Je n’arrive pas à oublier Mohamed, ce petit garçon de trois ans qui souffrait de malnutrition chronique et qui présentait des besoins médicaux complexes. Nous l’avons soigné avec du lait thérapeutique, ce qui a permis une amélioration de son état. Mais, une fois rentré chez lui, son état s’est de nouveau détérioré. La dernière fois que je l’ai vu, il avait beaucoup maigri, car il refusait de manger le produit à base d’arachides utilisé pour traiter la malnutrition hors de l’hôpital. Il souffre de la maladie cœliaque et a d’autres exigences alimentaires particulières. Il attend toujours d’être évacué. Sans accès à des soins spécialisés, des enfants comme lui risquent de ne pas survivre, peu importe les efforts que nous y consacrons.

Les membres du personnel palestinien vivent la même réalité que tout le monde à Gaza.

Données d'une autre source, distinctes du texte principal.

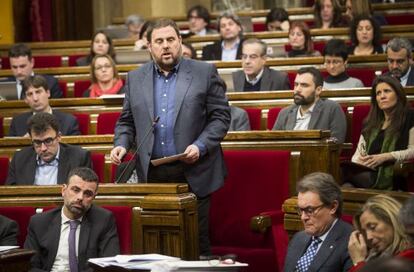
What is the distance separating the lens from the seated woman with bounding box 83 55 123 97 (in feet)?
23.3

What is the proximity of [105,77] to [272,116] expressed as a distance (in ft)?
4.95

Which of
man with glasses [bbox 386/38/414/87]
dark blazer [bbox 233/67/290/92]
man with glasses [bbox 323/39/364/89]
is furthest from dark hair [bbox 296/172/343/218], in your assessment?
dark blazer [bbox 233/67/290/92]

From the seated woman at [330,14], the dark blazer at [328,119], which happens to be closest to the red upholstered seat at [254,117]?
the dark blazer at [328,119]

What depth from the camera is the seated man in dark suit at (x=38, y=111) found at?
614 cm

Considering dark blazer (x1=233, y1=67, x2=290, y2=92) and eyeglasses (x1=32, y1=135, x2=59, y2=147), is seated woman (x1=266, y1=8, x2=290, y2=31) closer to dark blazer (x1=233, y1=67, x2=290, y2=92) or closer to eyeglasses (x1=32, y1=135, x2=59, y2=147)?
dark blazer (x1=233, y1=67, x2=290, y2=92)

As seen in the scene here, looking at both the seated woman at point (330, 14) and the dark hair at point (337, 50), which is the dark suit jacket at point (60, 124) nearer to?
the dark hair at point (337, 50)

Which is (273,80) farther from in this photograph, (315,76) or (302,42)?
(302,42)

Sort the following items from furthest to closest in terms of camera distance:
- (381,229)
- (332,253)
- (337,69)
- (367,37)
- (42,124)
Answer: (367,37)
(337,69)
(42,124)
(332,253)
(381,229)

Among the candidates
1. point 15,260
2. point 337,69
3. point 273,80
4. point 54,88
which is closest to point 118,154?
point 15,260

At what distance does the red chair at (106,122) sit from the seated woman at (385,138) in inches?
61.1

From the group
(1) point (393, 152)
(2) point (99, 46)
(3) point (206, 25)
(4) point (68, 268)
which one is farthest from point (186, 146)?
(3) point (206, 25)

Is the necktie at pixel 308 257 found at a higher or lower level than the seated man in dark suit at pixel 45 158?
lower

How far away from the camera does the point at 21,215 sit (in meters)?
4.61

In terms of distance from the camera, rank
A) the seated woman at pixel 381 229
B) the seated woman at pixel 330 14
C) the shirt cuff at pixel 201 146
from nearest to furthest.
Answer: the seated woman at pixel 381 229 → the shirt cuff at pixel 201 146 → the seated woman at pixel 330 14
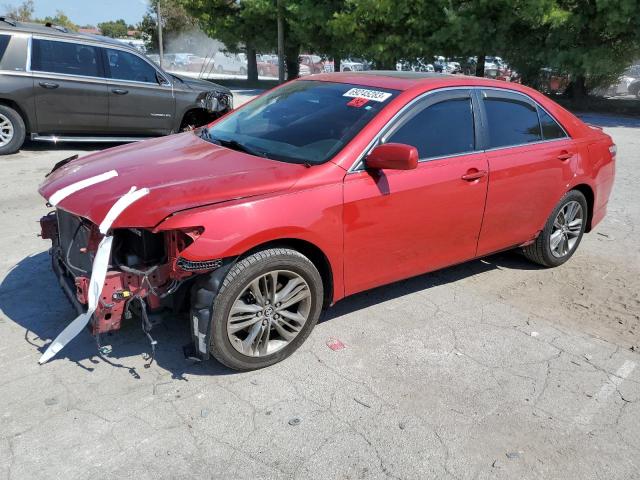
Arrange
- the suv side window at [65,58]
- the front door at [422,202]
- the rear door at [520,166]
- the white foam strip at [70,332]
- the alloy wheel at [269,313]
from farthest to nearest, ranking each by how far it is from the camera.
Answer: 1. the suv side window at [65,58]
2. the rear door at [520,166]
3. the front door at [422,202]
4. the alloy wheel at [269,313]
5. the white foam strip at [70,332]

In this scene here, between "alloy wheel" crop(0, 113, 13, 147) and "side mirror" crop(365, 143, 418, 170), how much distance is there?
7.21 meters

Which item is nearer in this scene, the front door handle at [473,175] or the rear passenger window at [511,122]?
the front door handle at [473,175]

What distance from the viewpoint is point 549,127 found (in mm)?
5012

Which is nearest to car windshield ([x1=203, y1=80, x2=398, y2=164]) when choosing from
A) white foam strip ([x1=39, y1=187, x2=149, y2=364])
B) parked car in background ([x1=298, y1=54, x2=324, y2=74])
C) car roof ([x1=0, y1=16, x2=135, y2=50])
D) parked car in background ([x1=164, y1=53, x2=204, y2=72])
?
white foam strip ([x1=39, y1=187, x2=149, y2=364])

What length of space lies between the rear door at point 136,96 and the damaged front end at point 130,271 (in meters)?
6.40

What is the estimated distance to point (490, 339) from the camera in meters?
4.09

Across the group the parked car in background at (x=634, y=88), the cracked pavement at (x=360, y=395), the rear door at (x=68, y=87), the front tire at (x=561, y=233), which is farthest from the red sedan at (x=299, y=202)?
the parked car in background at (x=634, y=88)

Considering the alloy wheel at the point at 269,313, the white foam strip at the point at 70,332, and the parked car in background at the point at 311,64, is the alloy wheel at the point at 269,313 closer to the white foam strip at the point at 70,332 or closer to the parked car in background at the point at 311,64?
the white foam strip at the point at 70,332

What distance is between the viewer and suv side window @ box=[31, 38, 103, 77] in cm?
884

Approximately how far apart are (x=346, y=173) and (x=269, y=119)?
1044mm

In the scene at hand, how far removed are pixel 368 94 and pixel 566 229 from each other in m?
2.45

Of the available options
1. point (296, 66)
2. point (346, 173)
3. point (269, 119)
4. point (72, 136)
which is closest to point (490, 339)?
point (346, 173)

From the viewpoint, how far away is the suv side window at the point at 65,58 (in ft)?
29.0

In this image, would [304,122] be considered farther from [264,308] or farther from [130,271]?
[130,271]
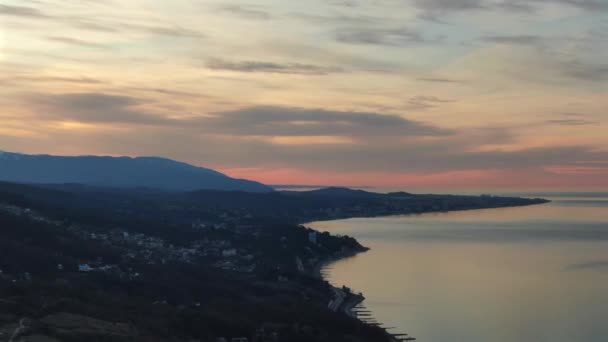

Même insécurité, mêmes pénuries, même pression psychologique. La menace d’une attaque ne disparaît jamais.

Ce sont nos collègues de Palestine qui poursuivent l’action de MSF. Même si nous appuyons leurs efforts de loin, ce ne sera jamais comparable au soutien que nous pouvons offrir lorsque nous sommes à leurs côtés. Il ne nous reste qu’à faire tout ce que nous pouvons pour témoigner et soutenir celles et ceux qui ont maintenu pendant plus de deux ans un système de santé dévasté.

Les gens de Palestine nous demandent de raconter ce que nous avons vu, leurs conditions de vie, la violence et le blocus permanent qui régissent tous les aspects de leur vie. C’est ce que je peux faire offrir maintenant : un témoignage.

Assise dans le bus qui quittait Gaza, j’avais la gorge serrée. À chaque fois que nous y retournons, la destruction est pire. Cette fois-ci, je suis partie en me demandant si nous serons un jour autorisés à revenir, quand et, surtout, à quoi ressemblera la situation à ce moment.

Depuis le 1er janvier 2026, MSF ne peut plus acheminer d’approvisionnements à Gaza. À la fin du mois de février 2026, toutes nos équipes recrutées à l’international ont dû quitter Gaza en raison de la décision d’Israël de radier MSF et 36 autres ONG de la liste des organisations autorisées à exercer des activités en Palestine. Cette situation aura des conséquences catastrophiques pour les personnes qui ont grand besoin d’une assistance humanitaire essentielle, notamment en matière d’eau, de nourriture, de soins de santé, d’assainissement et d’éducation. Les besoins sont énormes.

Les gens des Palestine nous demandent de raconter ce que nous avons vu, leurs conditions de vie, la violence et le blocus permanent qui régissent tous les aspects de leur vie. C’est ce que je peux offrir maintenant : un témoignage. Et je souhaite que MSF et toutes les autres organisations soient un jour autorisées à travailler librement, car les personnes de Gaza en ont désespérément besoin.